Hospital CIOs have identified quality reporting from electronic health record (EHR) systems as one of their greatest challenges related to meaningful use compliance under the federal American Reinvestment and Recovery Act/Health Information Technology for Economic and Clinical Health (ARRA-HITECH) Act. In March, David Muntz, senior vice president and CIO of the Baylor Health Care System in Dallas, told the federal Office of the National Coordinator Standards Implementation Workgroup that the most significant impact of meeting meaningful use on his health system’s existing plan has to do with the required quality reporting. Baylor eventually would like the activities of documentation and ordering to produce the data it currently collects manually through chart abstraction. But he added, “If we rush to meet the Stage 1 criteria before we have deployed our enterprise-wide designed EHR in our hospitals and ambulatory settings, we will have to sub-optimize our processes to gather some of the numerators and denominators required to compute the proposed metrics.”
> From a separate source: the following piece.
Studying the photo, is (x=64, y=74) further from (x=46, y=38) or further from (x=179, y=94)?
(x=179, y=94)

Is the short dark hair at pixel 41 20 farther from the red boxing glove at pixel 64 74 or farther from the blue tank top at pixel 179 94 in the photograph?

Muntz was one of several CIOs to appear before the workgroup on that occasion. One of his colleagues, Chuck Christian, CIO of the Vincennes, Ind.-based Good Samaritan Hospital, told the workgroup that all of his 232-bed hospital’s quality reporting is currently done manually by a retrospective review of the clinical record. “For us, having to go back now to look at what we need to do in order to produce these electronically, there is a significant amount of change that we’re going to have to implement,” Christian said.
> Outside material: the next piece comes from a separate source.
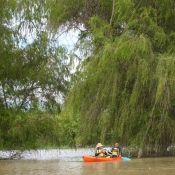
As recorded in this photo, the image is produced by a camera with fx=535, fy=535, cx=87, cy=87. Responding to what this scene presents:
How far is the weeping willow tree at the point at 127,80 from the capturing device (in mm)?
20188

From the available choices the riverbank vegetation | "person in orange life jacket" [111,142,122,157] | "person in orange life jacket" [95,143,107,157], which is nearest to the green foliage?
the riverbank vegetation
Mike Sauk, CIO for the University of Wisconsin Hospitals and Clinics in Madison, echoed their concerns, telling those assembled that “A lot of the data that’s being requested isn’t in any EHR right now, so that, for us, will probably be the biggest challenge if that’s a hoop that we have to jump through before release of meaningful use funds.”
One industry leader finds herself encouraged
Yet despite these CIO misgivings, Carol Diamond, M.D., managing director of the Health Program at the New York City-based Markle Foundation, summed up a meeting last week in Washington, D.C., at the Brookings Institution’s Engelberg Center for Health Care Reform, by saying that she’s encouraged that a paradigm shift in quality reporting is already underway.
After hearing impressive presentations from leading integrated health systems such as the Danville, Pa.-based Geisinger Health System, and from researchers from the Oakland, Calif.-based Kaiser Permanente organization, health information exchange (HIE) leaders and CIOs, Diamond noted that when information is paper-based, it is difficult to do any quality reporting, and getting meaningful results back to clinicians usually takes way too long. If a typical physician in a practice with 2,000 patients has paper files, “you can’t walk in and say, how many of your diabetics had their eyes checked this year?” she said. “Even finding the diabetics is a challenge in paper records.”
When quality reporting is done at the health plan level, she added, armies of people go out to physician offices, select a random number of paper charts, abstract the information, record it on paper and then aggregate it. “The complexity and the difficulty and the cost of doing that has really gotten us away from quality improvement,” Diamond said, “because we spend all our time on quality measurement and reporting.”
The goal should not be the reporting of the quality measure, but instead to allow better decisions to be made to improve health and health care, she added. “And without information systems, we have only been able to do the first step or the second step in that full cycle of information that needs to move back and forth. What we’re seeing now is getting closer and closer to having that capacity to change the way we’ve traditionally done quality and research.”